Linguistics as a cognitive enterprise

As a generativist, I am interested in what we know when we know a language, which is of course a cognitive question. The Chomskyan revolution has thus made the study of language a cognitive enterprise. It is thus perhaps surprising that generativists found themselves at (linguistic) wars with linguists that are sometimes referred to as cognitive linguists. While both groups are ultimately interested in how language is embedded into our cognition, their answers differ (hence the wars). Generativists have long held the belief that language is special, autonomous, only interfacing with (but not directly influenced by other) aspects of cognition. In contrast, cognitive linguists have it that language is shaped by general cognition.
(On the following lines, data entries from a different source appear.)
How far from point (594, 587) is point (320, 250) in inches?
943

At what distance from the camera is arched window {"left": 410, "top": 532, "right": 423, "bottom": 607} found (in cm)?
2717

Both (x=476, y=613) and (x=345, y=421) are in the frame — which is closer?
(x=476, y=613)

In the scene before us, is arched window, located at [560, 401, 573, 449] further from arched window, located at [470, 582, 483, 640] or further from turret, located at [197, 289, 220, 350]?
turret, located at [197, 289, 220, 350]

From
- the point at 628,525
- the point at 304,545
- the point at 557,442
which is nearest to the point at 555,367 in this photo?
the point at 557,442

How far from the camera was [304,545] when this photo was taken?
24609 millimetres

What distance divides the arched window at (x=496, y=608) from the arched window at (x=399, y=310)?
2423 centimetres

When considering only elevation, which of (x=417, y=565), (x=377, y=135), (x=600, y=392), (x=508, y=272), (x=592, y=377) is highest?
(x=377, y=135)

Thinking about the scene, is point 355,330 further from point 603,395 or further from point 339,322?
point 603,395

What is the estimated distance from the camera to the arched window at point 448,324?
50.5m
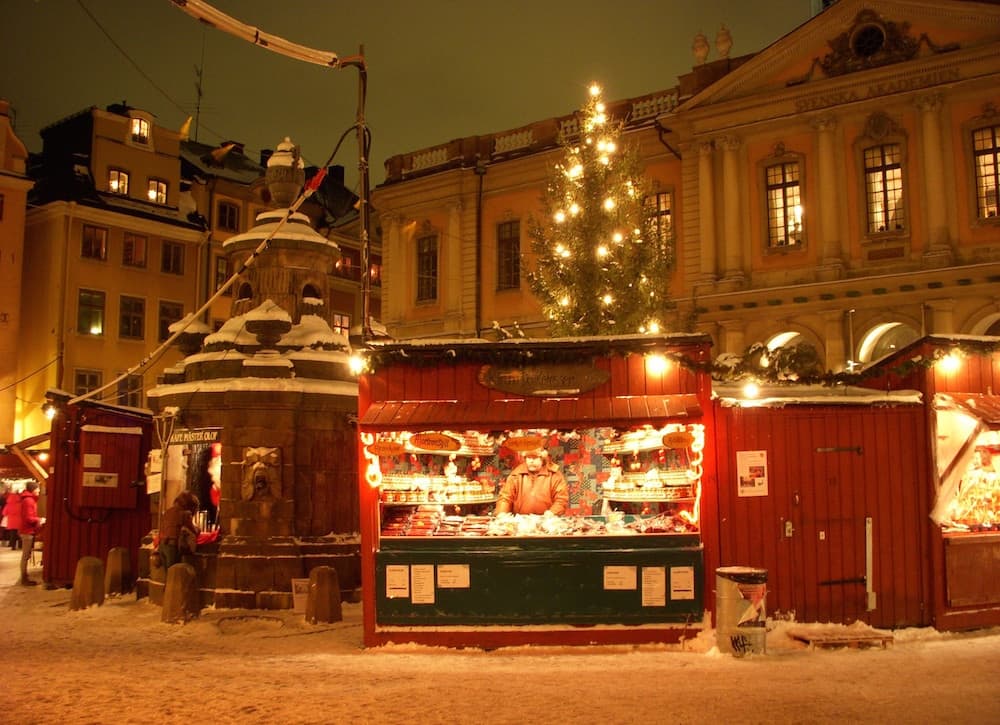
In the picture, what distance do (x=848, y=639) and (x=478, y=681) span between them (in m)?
4.09

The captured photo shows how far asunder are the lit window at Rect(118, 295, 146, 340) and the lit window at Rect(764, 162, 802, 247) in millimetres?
24254

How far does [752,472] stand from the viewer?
37.7 ft

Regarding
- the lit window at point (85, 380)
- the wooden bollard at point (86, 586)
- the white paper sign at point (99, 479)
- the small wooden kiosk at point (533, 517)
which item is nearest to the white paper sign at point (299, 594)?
the small wooden kiosk at point (533, 517)

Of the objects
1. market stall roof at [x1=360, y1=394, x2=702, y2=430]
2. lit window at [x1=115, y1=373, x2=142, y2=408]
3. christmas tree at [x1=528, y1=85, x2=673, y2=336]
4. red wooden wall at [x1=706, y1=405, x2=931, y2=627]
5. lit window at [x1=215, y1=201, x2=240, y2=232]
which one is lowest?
red wooden wall at [x1=706, y1=405, x2=931, y2=627]

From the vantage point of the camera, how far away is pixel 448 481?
39.9 feet

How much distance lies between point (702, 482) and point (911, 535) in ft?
8.59

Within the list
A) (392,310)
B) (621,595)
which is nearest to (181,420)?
(621,595)

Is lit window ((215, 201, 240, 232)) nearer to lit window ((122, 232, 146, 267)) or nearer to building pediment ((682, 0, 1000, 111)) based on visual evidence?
lit window ((122, 232, 146, 267))

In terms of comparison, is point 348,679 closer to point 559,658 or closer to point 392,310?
point 559,658

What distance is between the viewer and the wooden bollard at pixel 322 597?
42.0 ft

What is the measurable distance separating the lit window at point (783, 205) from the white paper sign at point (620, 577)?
1840 cm

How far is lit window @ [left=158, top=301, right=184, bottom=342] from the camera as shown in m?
39.0

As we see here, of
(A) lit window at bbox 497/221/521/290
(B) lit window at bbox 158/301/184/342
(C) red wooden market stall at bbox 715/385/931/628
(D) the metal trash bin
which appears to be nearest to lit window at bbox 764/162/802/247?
(A) lit window at bbox 497/221/521/290

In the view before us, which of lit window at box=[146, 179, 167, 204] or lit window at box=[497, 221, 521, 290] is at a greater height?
lit window at box=[146, 179, 167, 204]
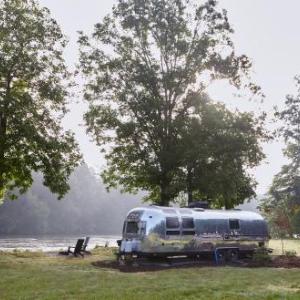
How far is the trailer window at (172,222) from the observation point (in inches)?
963

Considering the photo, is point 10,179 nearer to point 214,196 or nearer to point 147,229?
point 147,229

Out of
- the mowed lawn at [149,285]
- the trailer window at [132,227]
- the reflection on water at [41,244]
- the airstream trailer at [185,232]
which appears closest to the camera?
the mowed lawn at [149,285]

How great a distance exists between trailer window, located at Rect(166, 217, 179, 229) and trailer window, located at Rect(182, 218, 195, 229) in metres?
0.48

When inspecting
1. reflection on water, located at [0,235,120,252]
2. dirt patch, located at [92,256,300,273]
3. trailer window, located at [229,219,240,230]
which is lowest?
dirt patch, located at [92,256,300,273]

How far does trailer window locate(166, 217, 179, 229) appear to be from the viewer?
2445 cm

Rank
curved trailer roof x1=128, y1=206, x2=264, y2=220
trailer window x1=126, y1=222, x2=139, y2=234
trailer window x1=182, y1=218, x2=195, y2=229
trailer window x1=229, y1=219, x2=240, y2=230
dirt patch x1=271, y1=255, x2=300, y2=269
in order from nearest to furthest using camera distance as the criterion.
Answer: dirt patch x1=271, y1=255, x2=300, y2=269, trailer window x1=126, y1=222, x2=139, y2=234, curved trailer roof x1=128, y1=206, x2=264, y2=220, trailer window x1=182, y1=218, x2=195, y2=229, trailer window x1=229, y1=219, x2=240, y2=230

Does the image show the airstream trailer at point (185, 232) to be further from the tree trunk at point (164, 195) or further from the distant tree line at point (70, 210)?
the distant tree line at point (70, 210)

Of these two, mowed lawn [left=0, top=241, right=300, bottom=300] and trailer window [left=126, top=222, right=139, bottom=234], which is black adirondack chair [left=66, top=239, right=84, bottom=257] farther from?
mowed lawn [left=0, top=241, right=300, bottom=300]

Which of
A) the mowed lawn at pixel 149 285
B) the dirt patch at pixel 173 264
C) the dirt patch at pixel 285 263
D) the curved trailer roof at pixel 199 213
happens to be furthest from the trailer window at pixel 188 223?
the mowed lawn at pixel 149 285

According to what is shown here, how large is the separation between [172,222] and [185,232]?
3.29 ft

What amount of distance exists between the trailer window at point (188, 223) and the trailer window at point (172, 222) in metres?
0.48

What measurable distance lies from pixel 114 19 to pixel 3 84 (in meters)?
11.9

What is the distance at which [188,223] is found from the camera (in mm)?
25344

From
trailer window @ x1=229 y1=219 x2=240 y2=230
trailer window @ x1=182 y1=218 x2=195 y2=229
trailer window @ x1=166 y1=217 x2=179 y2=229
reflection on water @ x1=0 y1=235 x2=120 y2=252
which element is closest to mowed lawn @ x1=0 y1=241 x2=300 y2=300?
trailer window @ x1=166 y1=217 x2=179 y2=229
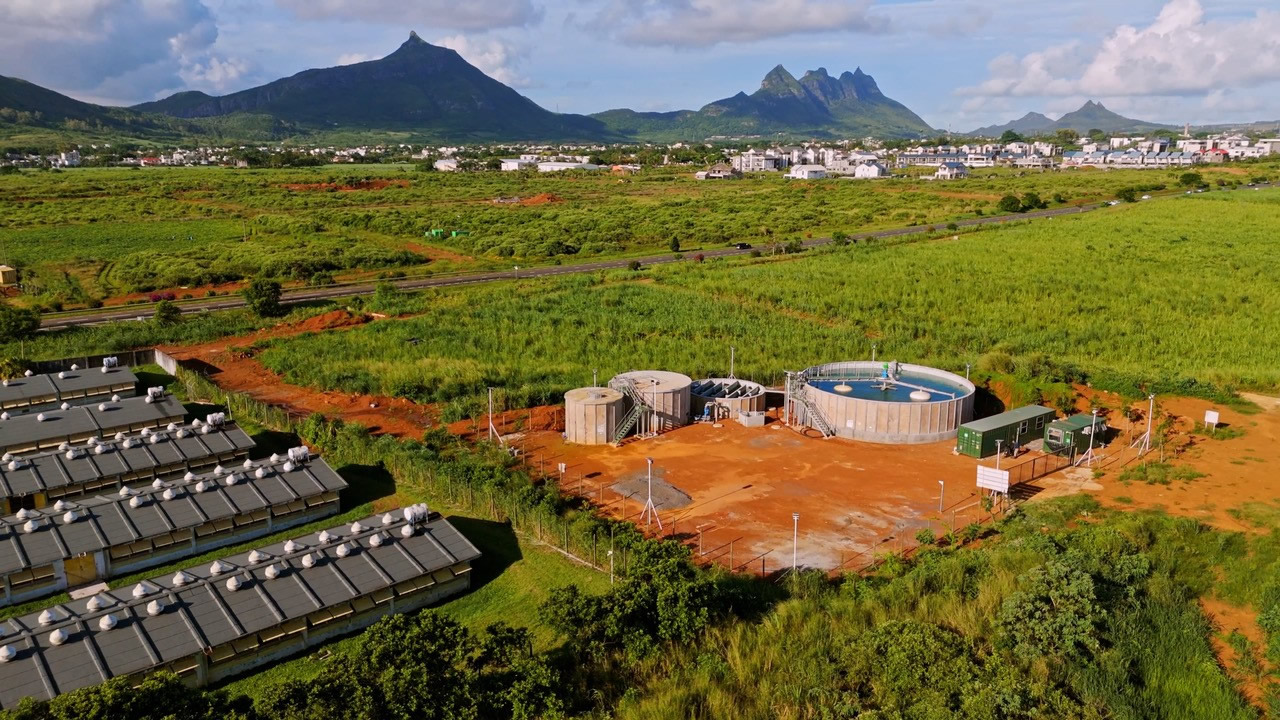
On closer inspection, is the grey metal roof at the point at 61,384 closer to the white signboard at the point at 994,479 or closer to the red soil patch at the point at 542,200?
the white signboard at the point at 994,479

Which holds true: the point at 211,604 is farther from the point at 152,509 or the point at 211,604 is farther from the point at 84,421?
the point at 84,421

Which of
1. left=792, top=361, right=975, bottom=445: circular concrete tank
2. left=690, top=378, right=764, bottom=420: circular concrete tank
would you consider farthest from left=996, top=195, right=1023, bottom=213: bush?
left=690, top=378, right=764, bottom=420: circular concrete tank

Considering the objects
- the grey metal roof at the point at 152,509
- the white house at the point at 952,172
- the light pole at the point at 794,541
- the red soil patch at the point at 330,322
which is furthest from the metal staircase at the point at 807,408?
the white house at the point at 952,172

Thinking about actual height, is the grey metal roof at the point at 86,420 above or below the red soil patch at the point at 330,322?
below

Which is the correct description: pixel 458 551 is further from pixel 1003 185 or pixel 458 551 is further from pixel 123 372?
pixel 1003 185

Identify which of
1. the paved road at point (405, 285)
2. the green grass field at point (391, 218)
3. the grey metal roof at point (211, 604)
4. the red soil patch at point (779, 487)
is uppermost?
the green grass field at point (391, 218)

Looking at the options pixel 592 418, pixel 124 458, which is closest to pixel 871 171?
pixel 592 418
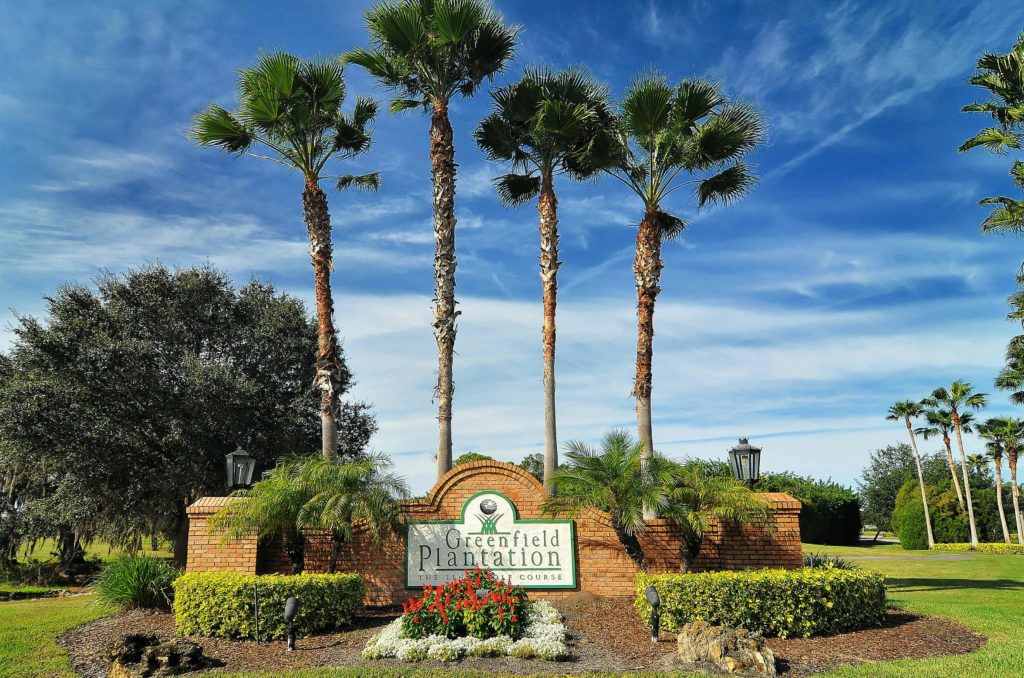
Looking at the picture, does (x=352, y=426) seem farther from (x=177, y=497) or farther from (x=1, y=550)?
(x=1, y=550)

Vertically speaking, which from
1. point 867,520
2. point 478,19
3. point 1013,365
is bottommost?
point 867,520

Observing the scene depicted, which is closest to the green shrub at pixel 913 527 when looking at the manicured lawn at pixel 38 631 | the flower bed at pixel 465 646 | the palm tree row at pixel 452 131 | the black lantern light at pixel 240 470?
the palm tree row at pixel 452 131

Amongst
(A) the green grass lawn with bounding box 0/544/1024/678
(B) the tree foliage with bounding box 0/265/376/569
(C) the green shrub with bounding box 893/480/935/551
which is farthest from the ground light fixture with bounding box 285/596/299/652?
(C) the green shrub with bounding box 893/480/935/551

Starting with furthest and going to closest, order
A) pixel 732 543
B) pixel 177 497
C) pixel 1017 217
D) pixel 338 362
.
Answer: pixel 177 497
pixel 1017 217
pixel 338 362
pixel 732 543

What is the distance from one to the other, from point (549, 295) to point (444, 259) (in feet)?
9.90

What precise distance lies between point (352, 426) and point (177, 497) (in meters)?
6.39

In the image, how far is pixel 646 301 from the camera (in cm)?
1627

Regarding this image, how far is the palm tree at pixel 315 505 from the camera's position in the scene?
37.7 feet

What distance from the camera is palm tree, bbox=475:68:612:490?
1738cm

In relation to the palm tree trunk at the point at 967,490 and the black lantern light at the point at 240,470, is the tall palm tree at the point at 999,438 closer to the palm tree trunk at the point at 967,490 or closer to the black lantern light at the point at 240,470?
the palm tree trunk at the point at 967,490

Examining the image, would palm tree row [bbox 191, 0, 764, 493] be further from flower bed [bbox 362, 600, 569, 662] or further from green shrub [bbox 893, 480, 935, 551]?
green shrub [bbox 893, 480, 935, 551]

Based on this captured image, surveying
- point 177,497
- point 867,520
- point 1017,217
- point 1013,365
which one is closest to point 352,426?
point 177,497

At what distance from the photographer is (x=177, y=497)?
68.7ft

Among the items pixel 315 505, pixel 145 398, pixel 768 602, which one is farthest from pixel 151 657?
pixel 145 398
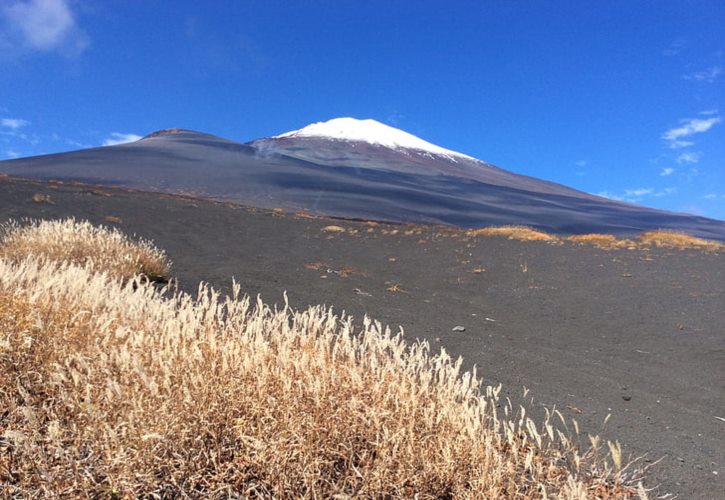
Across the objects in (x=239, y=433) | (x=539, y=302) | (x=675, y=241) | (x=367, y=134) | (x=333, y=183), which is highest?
(x=367, y=134)

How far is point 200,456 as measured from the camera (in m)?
1.68

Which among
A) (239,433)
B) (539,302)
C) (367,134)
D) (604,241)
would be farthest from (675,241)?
(367,134)

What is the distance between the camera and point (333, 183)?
51781 mm

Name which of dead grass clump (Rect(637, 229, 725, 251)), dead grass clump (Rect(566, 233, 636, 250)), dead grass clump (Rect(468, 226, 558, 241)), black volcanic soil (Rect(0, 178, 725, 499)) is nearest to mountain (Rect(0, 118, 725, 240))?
dead grass clump (Rect(468, 226, 558, 241))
With the advent of minimalism (and talk about third factors), things have changed a bit and the difference between the two approaches is diminishing, perhaps.

Questions I explore

How do children acquire language? What does the linguistic profile of neuro-diverse populations tell us?

My interests

Up until the publication of my monograph on interactional language, I was mostly interested in the linguistic reality of the generalizations I explored and of the analyses I developed. Though, the universal spine hypothesis and the interactional spine hypothesis have some semblance to generative semantics approaches which is at the root of some cognitive approaches to linguistics. I was led to think that syntactic structure is not just structure, it is structure with some content (the spine). And the content I proposed is part of it lends itself to exploring its relation to general cognition. And that's what I am interested now. The cognitive significance of the generalizations and analyses I have explored thus far. There are various empirical domains that I explore, which are ultimately questions about the relation between language and cognition.
What does grammar tell us about the nature of knowledge?
What is the relation between language and emotion?